We bonded with a fierce collective purpose to make the system responsive to our communities. The ALC unintentionally evolved into a nonprofit private law practice. We were inept at managing a law practice as a business: We focused so much on pro bono social justice causes that we ignored rent and bills!
Anxiety over our lack of practical skills became a nighttime companion, especially without day-to-day mentors. So every Wednesday, I would pack a lunch and hunker down in the law library to study practice books all day. I had to self-educate since I accepted virtually any civil or criminal case that walked through the door.
But besides our lack of experience and knowledge, we faced other daunting opponents—racist and hostile treatment by judges who used slurs or sarcastically asked me, a Japanese American, to translate for my Chinese-speaking client. We suffered through conferences and hearings where judges clearly favored nonminority opposing counsel. Many nights I returned home with my head on fire, outraged and angered. We realized that changing the composition of the bench was the best strategy. So we embarked on a campaign to transform the complexion and gender of the bench through lobbying governors, joining judicial applicant review committees, running candidates and developing contacts with influential allies. The lack of diversity, we realized, derived from lack of power. We have since made great progress, but there are miles to go before we sleep.

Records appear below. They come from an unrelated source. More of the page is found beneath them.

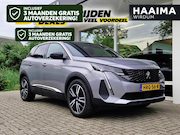 Peugeot 3008 - 1.6 HYbrid 180 Allure Pack Business | DEMO | Achteruitrijcam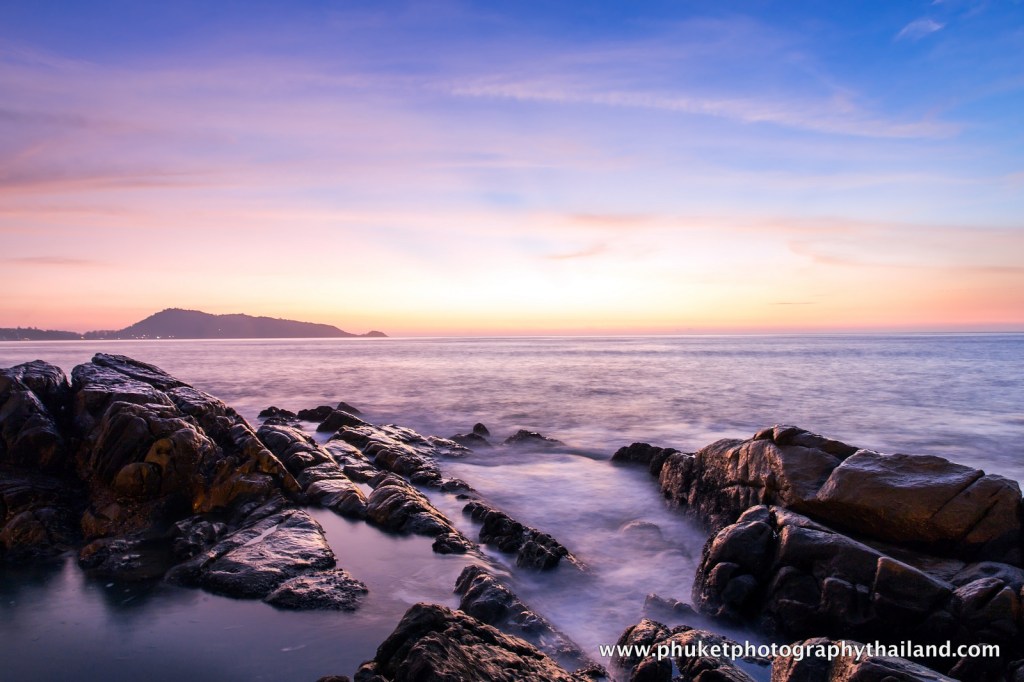 landscape photography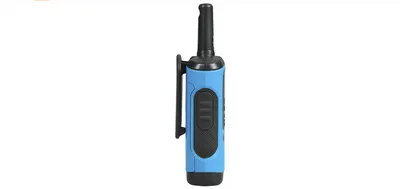 Product Main Images for Motorola Outdoors PS 4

We made a living, but I was most drawn to nonremunerative social justice cases—fighting for tenure for professor Don Nakanishi at UCLA; class action lawsuits against discriminatory police sweeps; lawsuits against systematic discrimination at a major insurance company; suing a university to implement an Asian American Studies program; and the overturning of Fred Korematsu’s 40-year-old conviction for his resistance to military orders banishing Japanese Americans.

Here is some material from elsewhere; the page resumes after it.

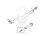M219PB256451B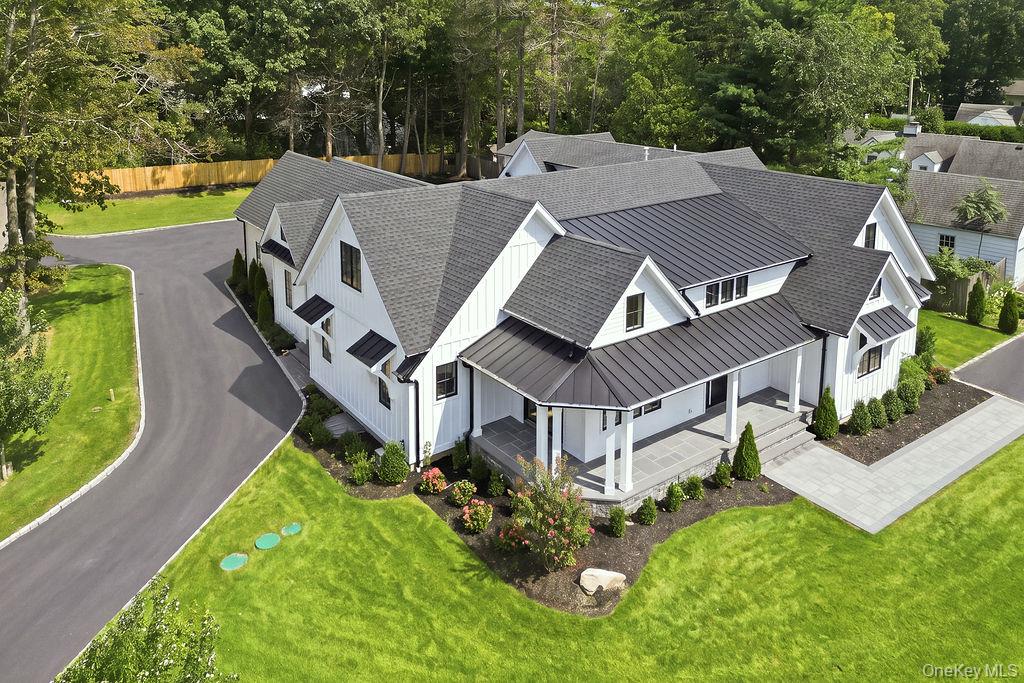 1 Timothy Lane – For Sale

Korematsu’s conviction during WWII was upheld by the Supreme Court in 1944 in a landmark and much-criticized decision justifying the exile of Japanese Americans. But the more dangerous precedent was the Supreme Court’s near-total deference to the fraudulent proof presented and later revealed in our case—that the government altered, suppressed and destroyed evidence contradicting the government’s claim of disloyalty and the danger of Japanese Americans.

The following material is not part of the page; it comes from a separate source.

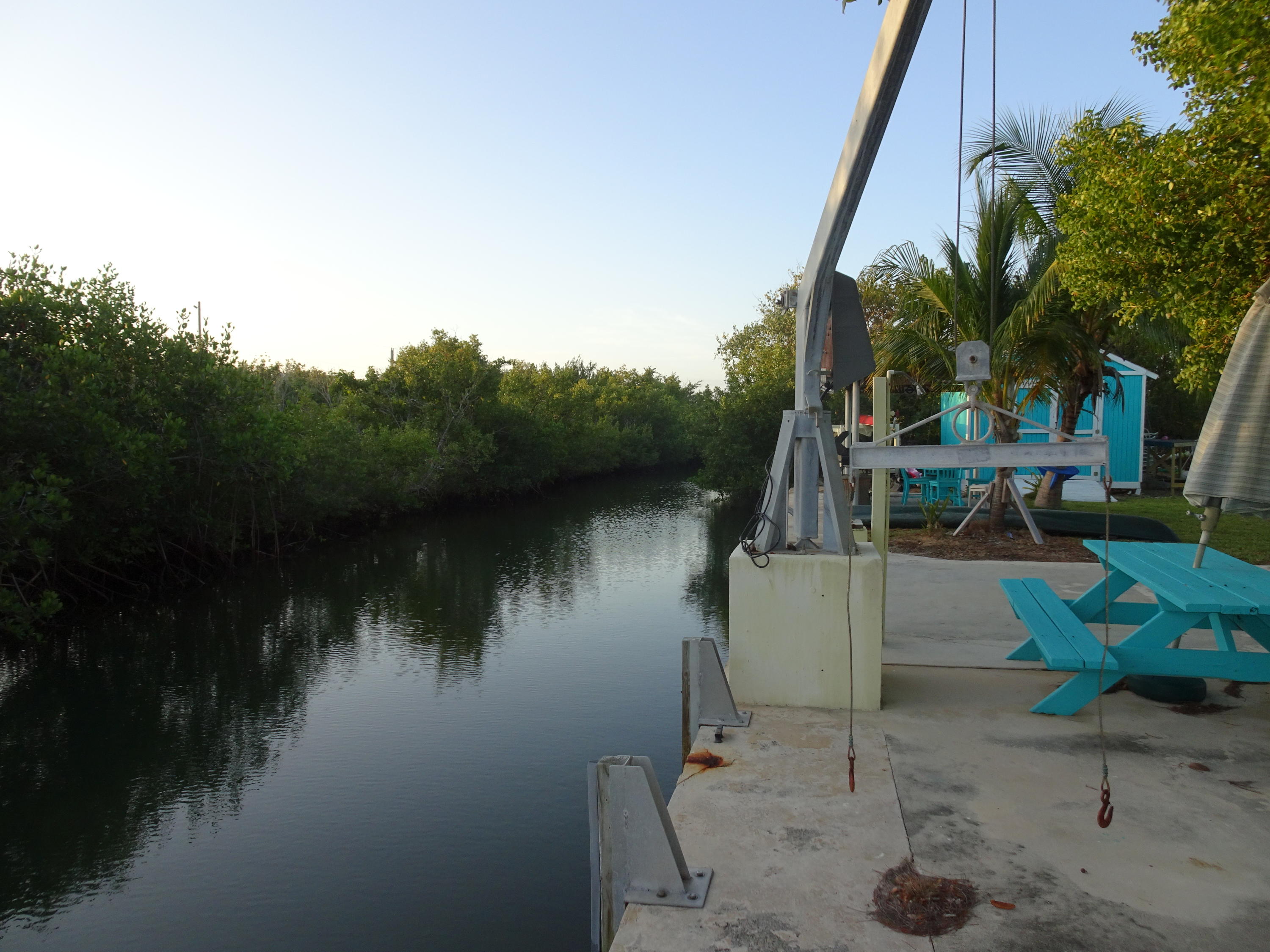 3965 Hall Road Big Pine Key, FL 33043 - Photo 33 of 63 DSC00305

We still hear the echoes of history today. And it is infuriating to see the demonization repeated against Muslims, Arabs, immigrants and marginalized groups. It is also disheartening to repeat the same deference to the president that was the centerpiece of the Korematsu case. Our campaign, Stop Repeating History (stoprepeatinghistory.org), hopes to remind America of the damage racism and unfettered power can wreak on disfavored people and on our nation’s soul.
Maybe the path I took was somewhat nonlinear. I was trying to navigate in a racialized society, harmonizing my love for this country with the cruelty it inflicted and admiring the rule of law but recognizing its limitations. In a midcareer crisis, I once questioned whether I should find another occupation. I lined up the qualities I wanted in a job, measured them against my strengths and weaknesses, and discovered that I was best fit to practice law with my partners who have the same passion for justice, hard work and great legal skills. I never had to look back.
This article appeared in the June/July 2020 issue of the ABA Journal under the headline: “A Life of Fighting Injustice.”